After a hiatus for the holiday break, EdWired is back.
I spent last weekend in Philadelphia at the American Historical Association’s annual conference. Most of the time I was locked in a hotel room interviewing candidates for a European history position at GMU, but I did manage to get out long enough to chair a panel on GIS in history. This panel, organized by Carol Keller at San Antonio College, on GIS in the Humanities.
This was one of the most interesting panels I’ve attended at the AHA in years and to my mind points to one of the two most important emerging trends in the use of technology in historical research and teaching. If you take a minute to peruse the San Antonio College website, you’ll quickly see some of the many possible applications of GIS in history. The interface for their project is a little clunky, but they only had a small NEH grant to pay for it. Overlook the clunkiness and you’ll be able to imagine a number of ways GIS can be ported into your own research or teaching.

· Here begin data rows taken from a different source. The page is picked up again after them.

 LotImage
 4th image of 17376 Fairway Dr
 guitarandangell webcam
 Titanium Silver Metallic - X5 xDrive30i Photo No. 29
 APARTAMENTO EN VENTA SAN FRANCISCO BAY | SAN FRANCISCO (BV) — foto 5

We have now begun using GIS in our collecting history projects–the September 11 Digital Archive and the Hurricane Digital Memory Bank. Using the Google API we now make it possible for visitors to these archives to geo-locate the stories, images, etc., that they find in these archives. Imagine what this would be like if, for instance, every image in the Library of Congress’s American Memory Project was similarly tagged?

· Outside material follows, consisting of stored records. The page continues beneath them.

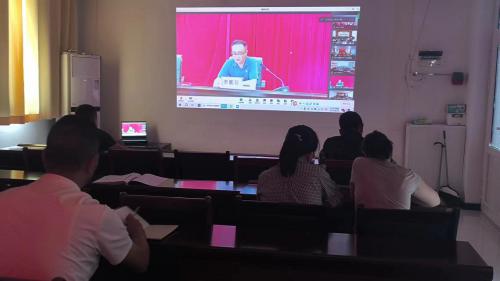 1693273712673718.jpg 1693271806440.jpg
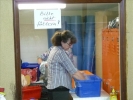 H&KMarkt2011 059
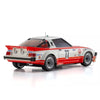 Kyosho Mini-Z Mazda Savanna RX-7 (SA22C) 1997 Daytona Car No.77 RWD MR-04 Readyset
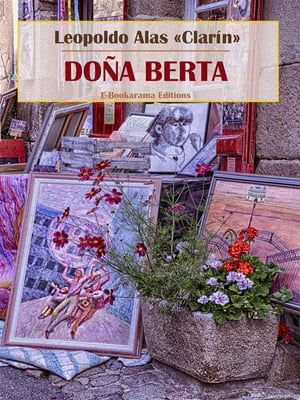 df7cca47-82a6-4328-b5ee-d69fbb69bae4
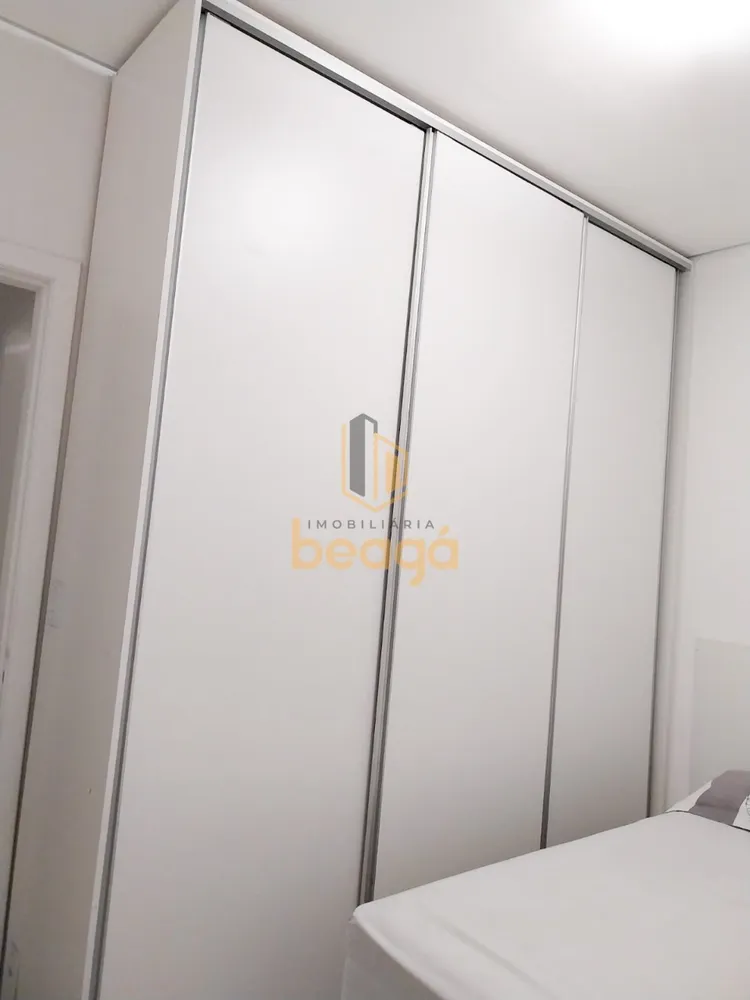 Apartamento, 2 quartos, 55 m² - Foto 17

On a sadder note (for me), only one of the nine candidates we interviewed at the AHA even asked about the work we are doing in digital history at GMU. This stands in contrast to the candidates for our search in US history–all of whom asked about it (or some I’m told). European historians have a long, long way to go when it comes to digital history as compared to our Americanist colleagues. Sigh…
4 thoughts on “New Media at the AHA”
Maybe it’s just because I’m an Americanist, but I’ve also noticed a disparity with Otherists in regard to digital history. My department recently commissioned me to compile a list of history resources online, and it’s definitely weighted heavily towards American history. Is this just because of my oversight or limited sight? Or do you get the sense that there really is less interest among Europeanists in digitization? (By the way, if you know of European history sites that I should be including on this list that I’m not, please let me know.) I’m a newcomer to your blog but am enjoying it!

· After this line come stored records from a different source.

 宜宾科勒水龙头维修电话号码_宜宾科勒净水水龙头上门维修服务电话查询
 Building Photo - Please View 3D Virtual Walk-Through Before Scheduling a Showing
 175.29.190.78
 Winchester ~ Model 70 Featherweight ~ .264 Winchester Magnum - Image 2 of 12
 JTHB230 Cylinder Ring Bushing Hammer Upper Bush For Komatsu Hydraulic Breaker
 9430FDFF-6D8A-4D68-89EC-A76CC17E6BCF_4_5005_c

Oh, and the list can be found at …
Thanks for the comment. As you prepare that list of history resources online, you should take a look at our History Matters site which has a list of more than 800 reviewed web resources in American history and World History Matters which has a database of 200 reviewed websites in non-American history. Finally, our Women in World History project has a similar database with another 28 reviews of websites specific to women in world history. You can get all these at http://chnm.gmu.edu.
Thanks for the tips! I have the CHNM homepage included, but I should probably mine its internal pages for links.